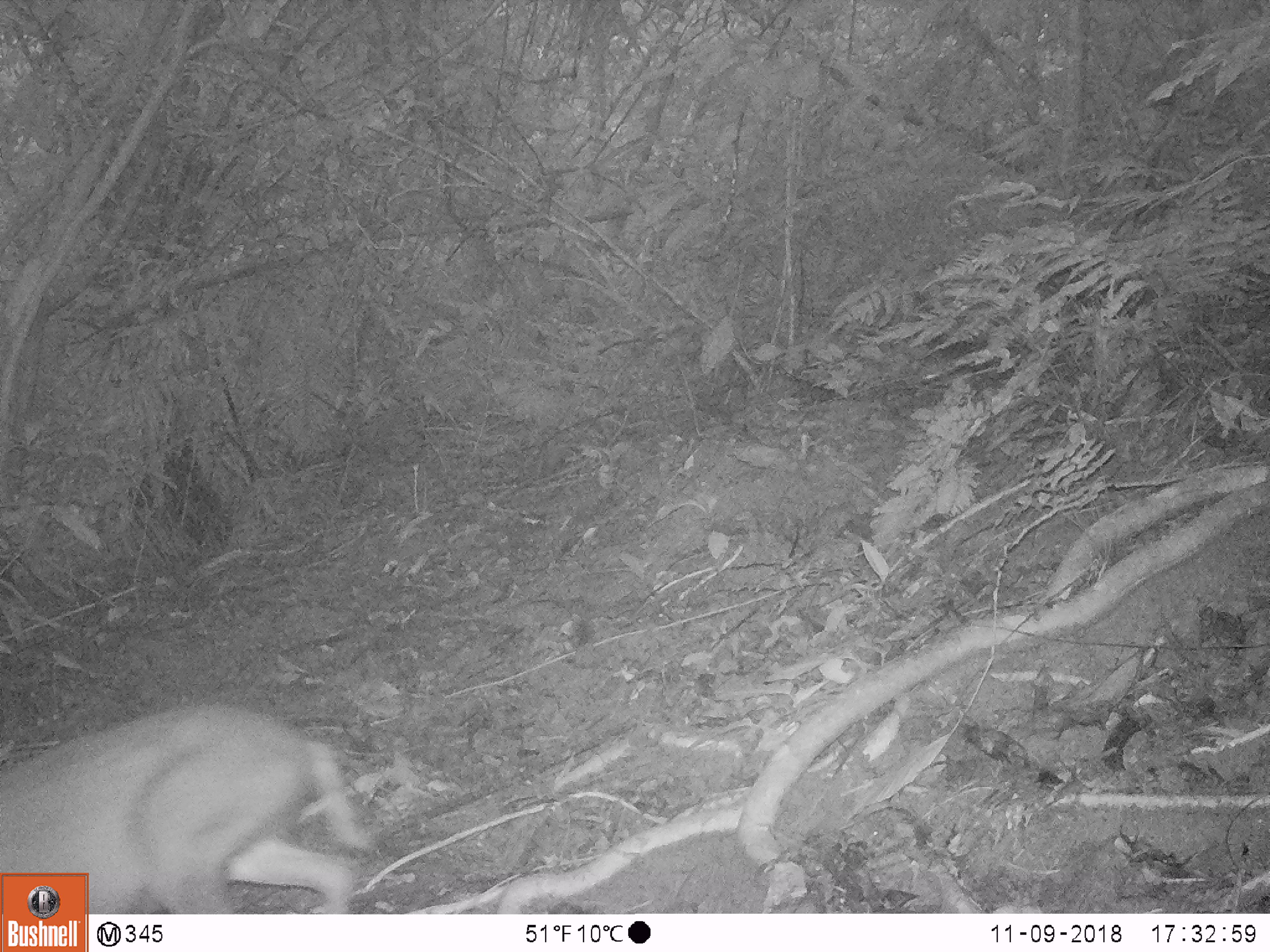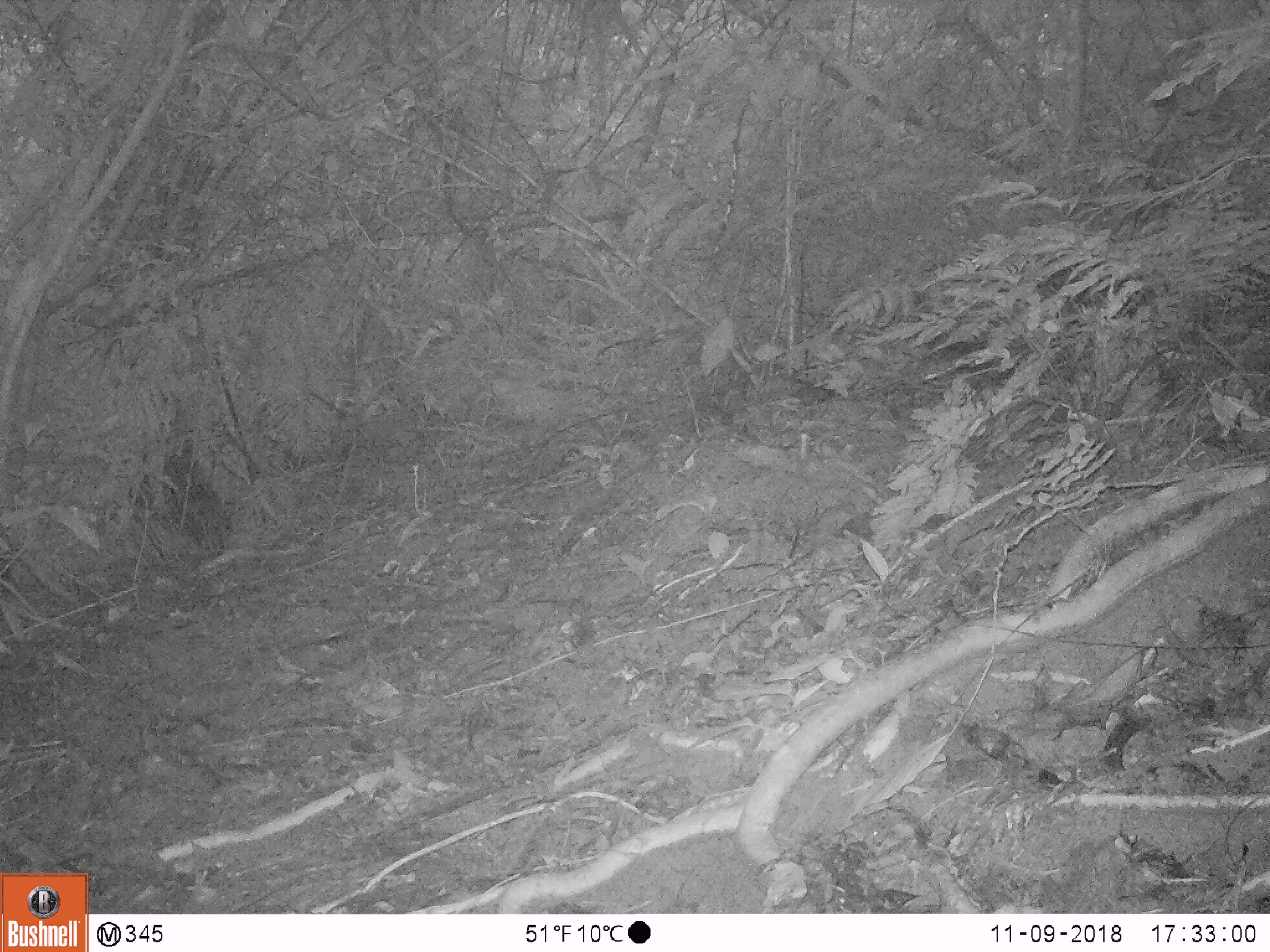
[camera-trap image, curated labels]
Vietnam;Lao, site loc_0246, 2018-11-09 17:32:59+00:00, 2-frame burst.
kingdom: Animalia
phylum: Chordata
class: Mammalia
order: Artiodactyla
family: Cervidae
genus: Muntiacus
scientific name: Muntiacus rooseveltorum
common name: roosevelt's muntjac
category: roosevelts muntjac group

__Problem statement__: Copy out the lines above in full and unaltered, apart from the pictures.

__Task response__:
[camera-trap image, curated labels]
Vietnam;Lao, site loc_0246, 2018-11-09 17:32:59+00:00, 2-frame burst.
kingdom: Animalia
phylum: Chordata
class: Mammalia
order: Artiodactyla
family: Cervidae
genus: Muntiacus
scientific name: Muntiacus rooseveltorum
common name: roosevelt's muntjac
category: roosevelts muntjac group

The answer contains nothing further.